» **Textabschnitt**:
——

Der 8. April, ein Weißer Sonntag, war ein kühler Tag mit strahlendem Sonnenschein. An diesem Tag hatte das Kavallerie-Regiment 106 den Vormarsch der 45. Infanteriedivision auf Königshofen durch Vorausaufklärung zu unterstützen. Diese führte den Vorstoß entlang der Linie Mellrichstadt - Hendungen - Irmelshausen - Königshofen und entlang der Linie Eußenhausen - Berkach - Behrungen - Irmelshausen - Königshofen.

——

» **Gespeicherte Daten**:

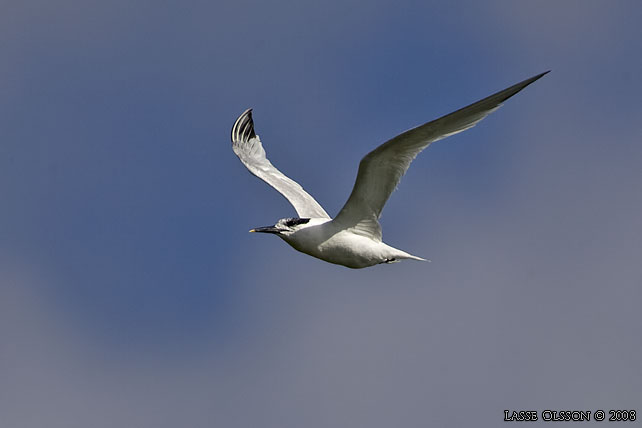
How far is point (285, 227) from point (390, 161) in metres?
2.51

——

» **Fragen zum Material**:
**A)** Übersetzen Sie den Satz „Der 8. April, ein Weißer Sonntag, war ein kühler Tag mit strahlendem Sonnenschein.“ aus dem Textabschnitt ins Englische.
**B)** Geben Sie aus dem Textabschnitt die Passage von „Der 8. April, ein“ bis einschließlich „Irmelshausen - Königshofen.“ wortgetreu wieder.
**C)** Wozu sollte das Kavallerie-Regiment 106 laut Textabschnitt am 8. April Vorausaufklärung leisten?

» **Lösungsübersicht**:
**A)** April 8, Low Sunday, was a cool day with brilliant sunshine.

**B)**
Der 8. April, ein Weißer Sonntag, war ein kühler Tag mit strahlendem Sonnenschein. An diesem Tag hatte das Kavallerie-Regiment 106 den Vormarsch der 45. Infanteriedivision auf Königshofen durch Vorausaufklärung zu unterstützen. Diese führte den Vorstoß entlang der Linie Mellrichstadt - Hendungen - Irmelshausen - Königshofen und entlang der Linie Eußenhausen - Berkach - Behrungen - Irmelshausen - Königshofen.

**C)** Die Vorausaufklärung sollte den Vormarsch der 45. Infanteriedivision auf Königshofen unterstützen.